The Proceedings of the National Academy of Sciences has released a report exploring the geography of insecure water access in the United States. Describing safe, reliable, and equitable water access as a fundamental human right that proves critical to both health and livelihoods, the research found that 471,000 U.S. households lack universal access to "complete plumbing" - approximately 1.1 million individuals. "Complete plumbing" is currently defined as having access to piped hot and cold water and a bathtub or shower that is all located within the housing unit and used only by its occupants.
The problem is most evident in urban areas with 73 percent of all affected households located in cities and 47 percent in the country's 50 largest metropolitan areas. That figure tracks closely with national population distribution. An estimated 220,300 households and 514,000 individuals do not have access to piped water within the 50 largest metros. The research found that New York has the highest number of both households and people without complete plumbing at about 27,000 and 65,000 respectively, followed by Los Angeles and San Francisco.

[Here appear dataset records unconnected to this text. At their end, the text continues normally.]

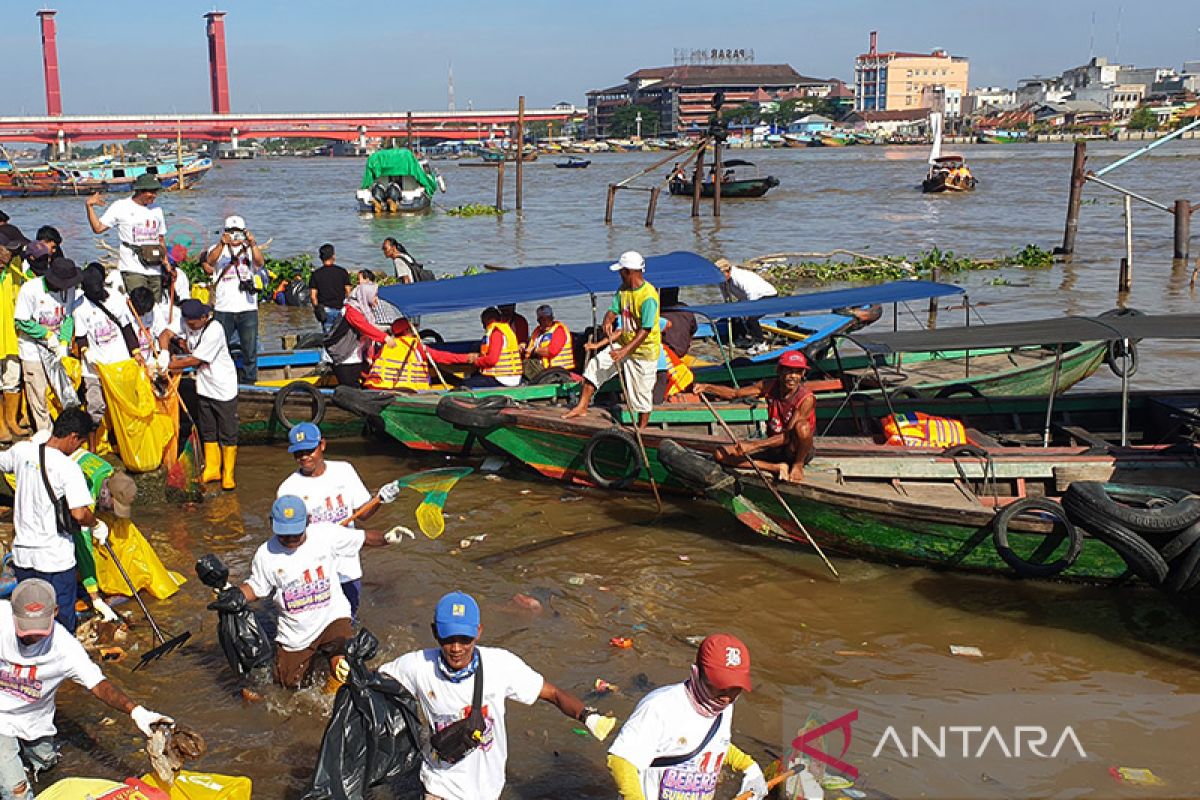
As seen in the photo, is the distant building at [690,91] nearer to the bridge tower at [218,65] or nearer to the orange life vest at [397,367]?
the bridge tower at [218,65]

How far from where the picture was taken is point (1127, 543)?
7.09 metres

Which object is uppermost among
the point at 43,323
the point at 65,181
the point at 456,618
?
the point at 65,181

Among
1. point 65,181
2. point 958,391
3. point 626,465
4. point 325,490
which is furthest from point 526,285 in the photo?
point 65,181

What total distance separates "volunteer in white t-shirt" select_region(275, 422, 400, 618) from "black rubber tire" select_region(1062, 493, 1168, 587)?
178 inches

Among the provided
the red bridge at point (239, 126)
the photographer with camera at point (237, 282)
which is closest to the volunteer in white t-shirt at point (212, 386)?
the photographer with camera at point (237, 282)

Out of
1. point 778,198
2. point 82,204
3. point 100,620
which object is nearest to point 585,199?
point 778,198

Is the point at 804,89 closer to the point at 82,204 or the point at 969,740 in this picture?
the point at 82,204

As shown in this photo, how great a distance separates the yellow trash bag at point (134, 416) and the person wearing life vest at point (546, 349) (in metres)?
3.64

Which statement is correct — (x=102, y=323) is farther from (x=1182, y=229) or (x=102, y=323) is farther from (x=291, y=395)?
(x=1182, y=229)

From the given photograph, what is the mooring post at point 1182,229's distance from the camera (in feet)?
74.9

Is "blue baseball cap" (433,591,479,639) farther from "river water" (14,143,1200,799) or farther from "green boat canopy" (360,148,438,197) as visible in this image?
"green boat canopy" (360,148,438,197)

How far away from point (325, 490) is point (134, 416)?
3249 millimetres

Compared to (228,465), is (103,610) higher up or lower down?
lower down

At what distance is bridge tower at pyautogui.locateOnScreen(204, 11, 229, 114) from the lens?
7037 inches
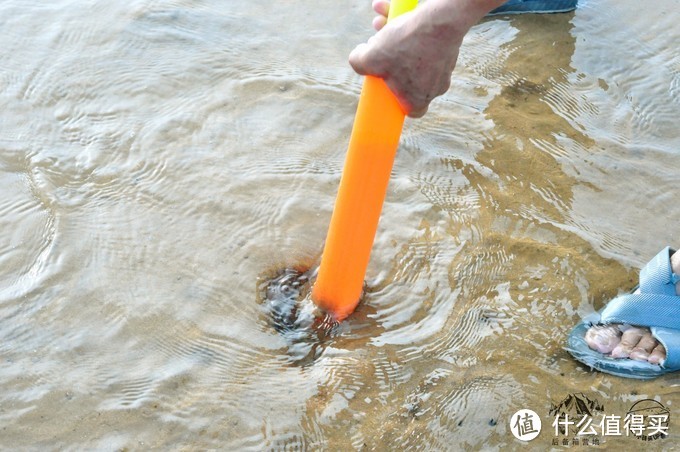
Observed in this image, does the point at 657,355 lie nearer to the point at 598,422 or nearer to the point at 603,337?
the point at 603,337

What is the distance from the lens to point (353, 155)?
6.93 ft

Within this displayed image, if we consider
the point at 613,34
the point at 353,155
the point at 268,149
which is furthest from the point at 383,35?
the point at 613,34

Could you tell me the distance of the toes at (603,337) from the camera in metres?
2.42

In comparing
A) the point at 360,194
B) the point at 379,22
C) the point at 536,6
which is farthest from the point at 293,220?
the point at 536,6

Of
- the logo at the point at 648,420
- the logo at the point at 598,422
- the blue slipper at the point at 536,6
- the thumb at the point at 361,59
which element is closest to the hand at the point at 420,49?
the thumb at the point at 361,59

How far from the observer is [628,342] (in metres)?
2.48

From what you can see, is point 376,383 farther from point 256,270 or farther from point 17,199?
point 17,199

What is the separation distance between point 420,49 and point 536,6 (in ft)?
7.99

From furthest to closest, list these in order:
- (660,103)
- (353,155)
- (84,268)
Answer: (660,103) < (84,268) < (353,155)

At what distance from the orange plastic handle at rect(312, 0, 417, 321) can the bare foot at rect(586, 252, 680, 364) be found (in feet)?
2.59

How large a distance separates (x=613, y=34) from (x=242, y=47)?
1.90 metres

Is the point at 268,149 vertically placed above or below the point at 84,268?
above

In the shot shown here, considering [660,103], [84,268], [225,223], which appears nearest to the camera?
[84,268]

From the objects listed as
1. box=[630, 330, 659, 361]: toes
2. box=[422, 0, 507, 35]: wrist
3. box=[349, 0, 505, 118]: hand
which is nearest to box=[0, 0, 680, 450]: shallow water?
box=[630, 330, 659, 361]: toes
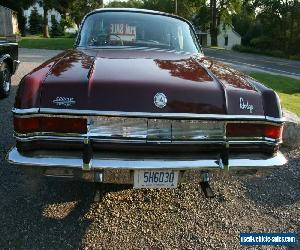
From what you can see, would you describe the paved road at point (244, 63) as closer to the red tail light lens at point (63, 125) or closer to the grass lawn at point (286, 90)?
the grass lawn at point (286, 90)

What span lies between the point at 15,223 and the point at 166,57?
2200 millimetres

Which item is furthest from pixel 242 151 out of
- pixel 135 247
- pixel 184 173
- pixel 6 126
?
pixel 6 126

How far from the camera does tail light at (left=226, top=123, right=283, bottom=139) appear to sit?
313 cm

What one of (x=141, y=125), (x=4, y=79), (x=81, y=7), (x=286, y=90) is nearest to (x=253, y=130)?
(x=141, y=125)

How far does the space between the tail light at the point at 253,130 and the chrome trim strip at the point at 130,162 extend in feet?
0.66

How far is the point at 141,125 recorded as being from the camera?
3.02 meters

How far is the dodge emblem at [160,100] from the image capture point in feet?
9.75

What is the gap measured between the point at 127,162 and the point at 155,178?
277 millimetres

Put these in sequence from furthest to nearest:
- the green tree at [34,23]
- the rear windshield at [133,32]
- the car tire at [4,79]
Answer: the green tree at [34,23] → the car tire at [4,79] → the rear windshield at [133,32]

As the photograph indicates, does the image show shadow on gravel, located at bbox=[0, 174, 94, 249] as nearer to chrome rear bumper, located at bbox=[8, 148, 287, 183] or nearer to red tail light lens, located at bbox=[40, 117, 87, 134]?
chrome rear bumper, located at bbox=[8, 148, 287, 183]

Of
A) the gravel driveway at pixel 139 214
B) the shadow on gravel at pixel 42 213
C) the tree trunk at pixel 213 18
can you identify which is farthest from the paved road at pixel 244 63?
the tree trunk at pixel 213 18

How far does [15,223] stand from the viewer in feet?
11.6

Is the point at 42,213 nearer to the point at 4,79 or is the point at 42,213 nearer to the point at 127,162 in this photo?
the point at 127,162

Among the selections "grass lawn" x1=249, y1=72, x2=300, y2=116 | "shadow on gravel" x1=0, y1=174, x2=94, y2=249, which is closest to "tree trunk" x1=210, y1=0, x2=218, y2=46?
"grass lawn" x1=249, y1=72, x2=300, y2=116
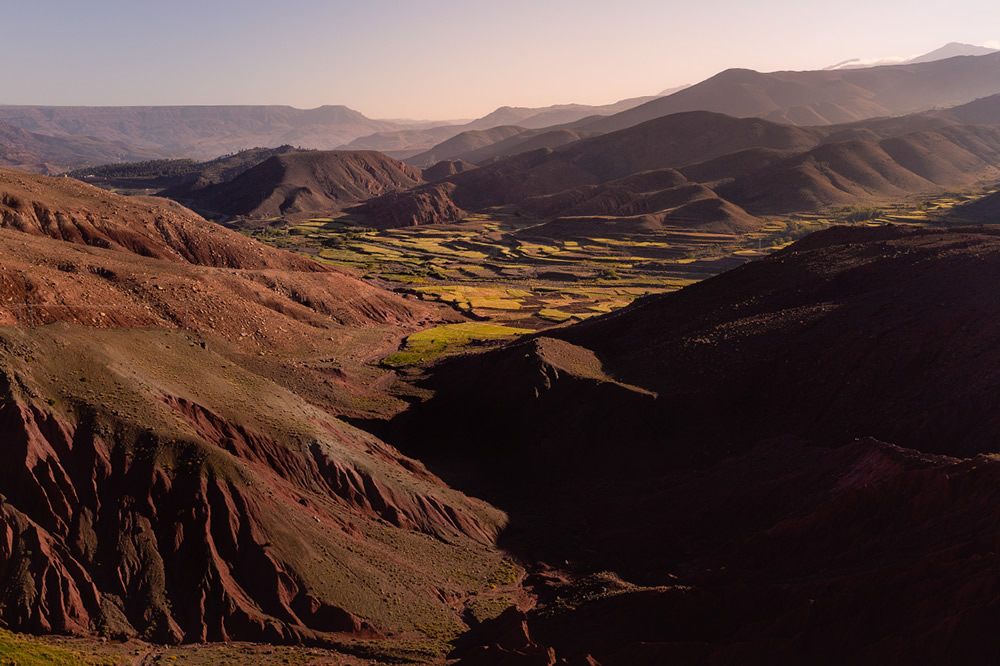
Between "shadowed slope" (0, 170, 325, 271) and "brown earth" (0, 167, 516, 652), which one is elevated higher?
"shadowed slope" (0, 170, 325, 271)

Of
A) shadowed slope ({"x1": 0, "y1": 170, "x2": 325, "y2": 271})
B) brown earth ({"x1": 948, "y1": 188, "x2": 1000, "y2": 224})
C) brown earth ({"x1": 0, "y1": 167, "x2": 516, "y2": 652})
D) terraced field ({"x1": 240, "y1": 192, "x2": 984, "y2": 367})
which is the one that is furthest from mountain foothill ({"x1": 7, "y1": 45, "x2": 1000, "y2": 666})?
brown earth ({"x1": 948, "y1": 188, "x2": 1000, "y2": 224})

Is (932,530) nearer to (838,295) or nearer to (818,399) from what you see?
(818,399)

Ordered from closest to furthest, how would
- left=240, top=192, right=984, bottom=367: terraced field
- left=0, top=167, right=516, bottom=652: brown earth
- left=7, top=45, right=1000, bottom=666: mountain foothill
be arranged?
left=7, top=45, right=1000, bottom=666: mountain foothill
left=0, top=167, right=516, bottom=652: brown earth
left=240, top=192, right=984, bottom=367: terraced field

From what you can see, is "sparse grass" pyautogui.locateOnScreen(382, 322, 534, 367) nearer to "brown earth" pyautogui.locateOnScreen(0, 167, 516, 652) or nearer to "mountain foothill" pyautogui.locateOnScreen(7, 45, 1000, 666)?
"mountain foothill" pyautogui.locateOnScreen(7, 45, 1000, 666)

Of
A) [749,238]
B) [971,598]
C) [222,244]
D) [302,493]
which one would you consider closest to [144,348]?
[302,493]

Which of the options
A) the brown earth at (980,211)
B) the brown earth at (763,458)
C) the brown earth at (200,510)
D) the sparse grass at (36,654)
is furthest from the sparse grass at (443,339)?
the brown earth at (980,211)

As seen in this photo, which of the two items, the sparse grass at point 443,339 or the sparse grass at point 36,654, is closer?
the sparse grass at point 36,654

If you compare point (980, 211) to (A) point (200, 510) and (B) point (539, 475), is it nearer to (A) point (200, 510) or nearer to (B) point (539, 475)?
(B) point (539, 475)

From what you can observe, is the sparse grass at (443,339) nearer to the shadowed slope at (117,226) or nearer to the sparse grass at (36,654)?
the shadowed slope at (117,226)
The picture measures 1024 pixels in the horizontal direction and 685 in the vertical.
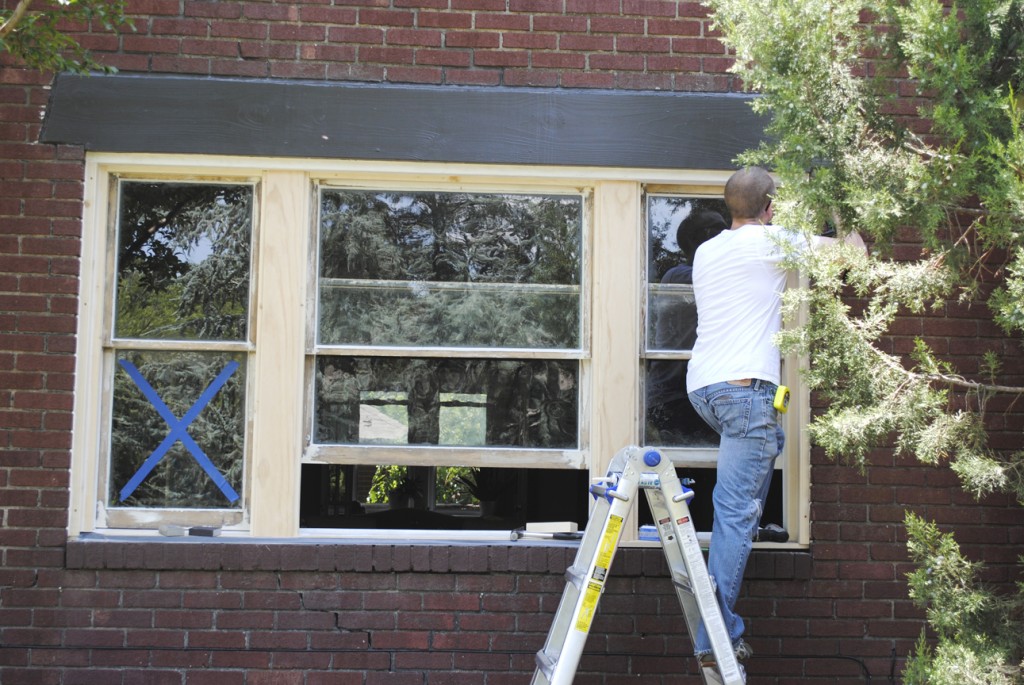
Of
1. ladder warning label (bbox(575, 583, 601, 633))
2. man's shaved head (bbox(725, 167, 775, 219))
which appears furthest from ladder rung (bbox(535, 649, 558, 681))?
man's shaved head (bbox(725, 167, 775, 219))

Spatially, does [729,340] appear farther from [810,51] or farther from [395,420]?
[395,420]

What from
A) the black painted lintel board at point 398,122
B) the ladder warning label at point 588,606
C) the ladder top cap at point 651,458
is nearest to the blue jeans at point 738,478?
the ladder top cap at point 651,458

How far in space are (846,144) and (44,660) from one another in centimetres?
393

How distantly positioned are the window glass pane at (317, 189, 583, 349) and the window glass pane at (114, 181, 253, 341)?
40cm

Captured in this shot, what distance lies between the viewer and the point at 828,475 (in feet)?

According to the report, "the spatial and sociodemographic patterns of plumbing poverty reveal that urban water insecurity is a relational condition reflecting disparities of race and class". It adds that urban water management and security have largely been framed as a supply issue to date. Worryingly, the research found that residents without access to safe piped water are 35 percent more likely to be people of color and 61 percent more likely to be renters rather than property owners.